Señor, tú te conmueves en mi aflicción.
Ya de entrada, en el mismo gesto compasivo de Jesús, queda retratada, de modo indirecto, nuestra realidad. Tanto la de aquellos tiempos, como la de ahora. Desde luego, que no es un gesto ordinario, el de Jesús, sino que concentra un elemento admirable y esencial que revela su interior.
La palabra, en el original, que se aproxima a dicha compasión del Señor es la más fuerte que tiene el griego para referirse a la piedad, y esta, a su vez, proviene de la raíz que significa las entrañas. Por tanto, lo que señala el texto es que no se trata de un sentimiento superficial o cualquiera, sino que quiere mostrar una conmoción honda, que lo mueve a uno en lo más profundo de su ser; y que en lo bíblico, esta expresión solo aparece referida al Señor Jesús, y a nadie más.
De aquí que los filósofos podrían concluir que esta actitud y modo de ser solo le es propio a Jesús, y como es Dios, por tanto, es un predicativo solo de El. Sin embargo, la llamada de Jesús a colaborar con Él, se da en este preciso contexto. Él ha mirado con compasión a los demás y quiere que ese modo de ser lo aprendamos sus seguidores. Por eso, se comenzaba diciendo, al inicio, que su actitud tan compasiva mostraba a una humanidad de aquel entonces fría, distante, poco fraterna y solidaria, como también lo podemos vislumbrar ahora.
Este nuevo modo de ver al otro, tan arraigado en el Señor y tan convencido de ello, junto con una autoridad de esa que sana y libera, mueve el foco de la humanidad. Pero esto, hay que vivirlo en primera persona para poder comprenderlo; hay que experimentarlo para poder reproducirlo en los otros afligidos, que tanto anhelan un corazón cercano y lleno de compasión y caridad.
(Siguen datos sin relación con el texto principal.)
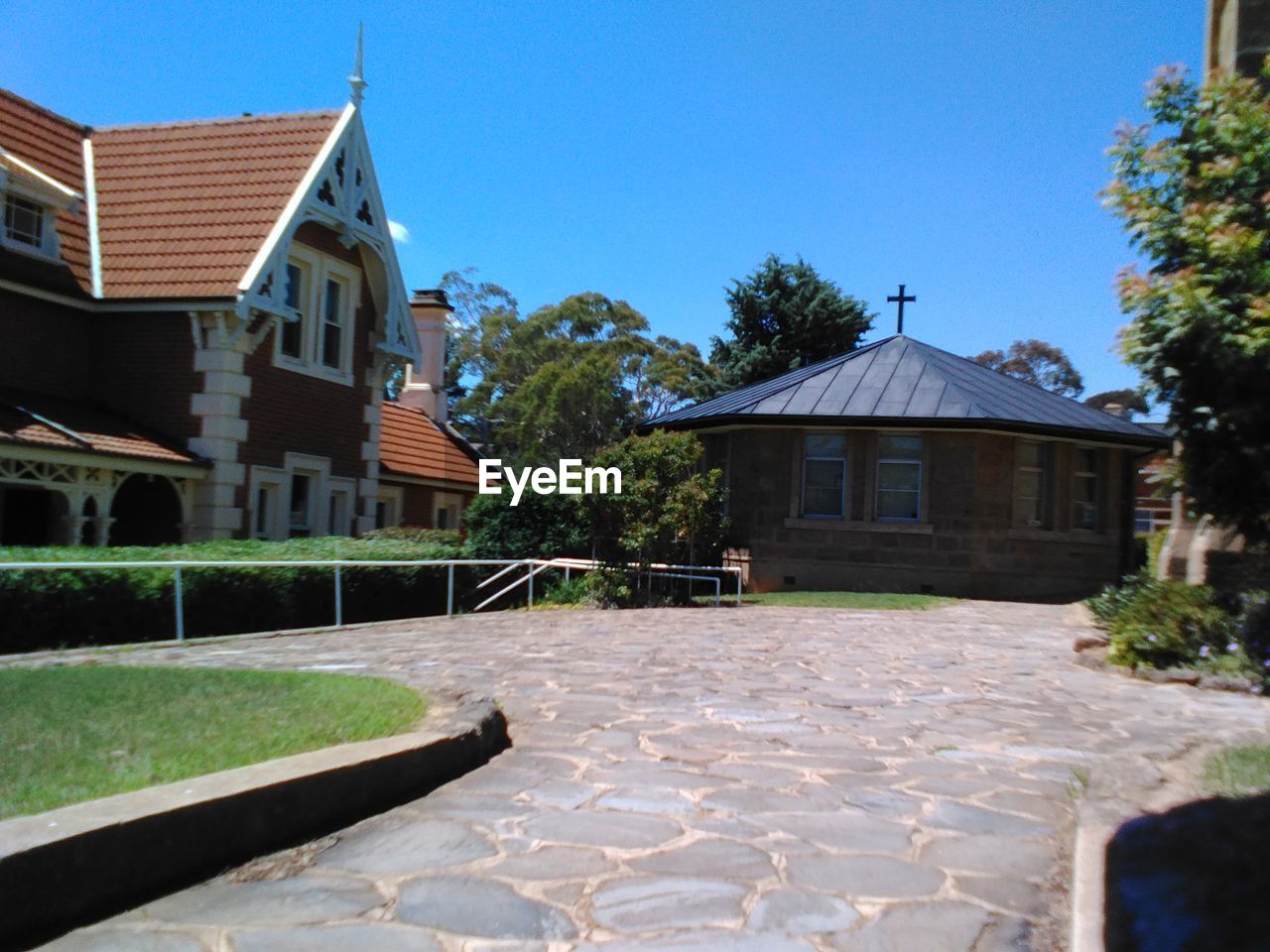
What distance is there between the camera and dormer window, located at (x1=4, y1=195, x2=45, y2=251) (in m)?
17.0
Viene bien pasar revista por los momentos en que Jesús se conmovió hasta las entrañas para dejar que se remueva nuestro propio corazón y se abra a la fe, para dejar entrar al Señor en medio de toda aflicción vivida. Así, traemos al presente que Jesús se conmovía por el dolor de los demás: enfermos, ciegos y oprimidos por los demonios (Mt 9, 36.14,14…); se conmovía por el sufrimiento de otros: le embargaba un deseo irrefrenable de enjugar las lágrimas de todos los ojos (Lc 7, 13); se conmovía por el hambre del mundo y por la soledad que vivían muchos leprosos y marginados (Mc 1,41); y en este caso, se conmovió por la orfandad que vivía el mundo: «andaban extenuados, como ovejas sin pastor». Hoy, se conmueve por nuestra aflicción. La de este momento, o la más reciente. Porque el Señor es capaz de moverse hasta las entrañas por mi, por puro amor.
Tanto ayer, como hoy, es el Señor el que nos mira, atiende y salva de toda aflicción. Nos escucha de verdad y nos cura de todo aquello que nos roba la vida. Nos sana el alma y el corazón y nos libera de todo lo que mata la fe y la esperanza. Nos libera y nos resucita en el amor. La compasión de Dios termina siempre en una profunda liberación y sanación.
No es raro que sea dentro de este contexto, donde el Señor también levante la voz y pida ayuda. Quiere colaboradores para este proyecto. Que se atrevan a saber mirar con compasión al otro, y se acerquen para ser bálsamo de caridad y de misericordia. Busca servidores cercanos que sepan abrir su corazón. así como Él lo ha hace por servicio desinteresado y por gratuito amor.
Me detengo nuevamente en el texto del evangelio y me pregunto: ¿Qué mueve en mí la mirada compasiva del Señor? ¿A qué me invita? ¿De qué aflicción me sana o quiero que me sane? ¿Me seduce su amor compasivo o siento que me abruma? ¿Por qué? ¿Me convence su proyecto? ¿Qué me detiene para poder seguirlo, desde la compasión a los demás? ¿Qué decido? Hablo con el Señor de esto que se mueve en mí.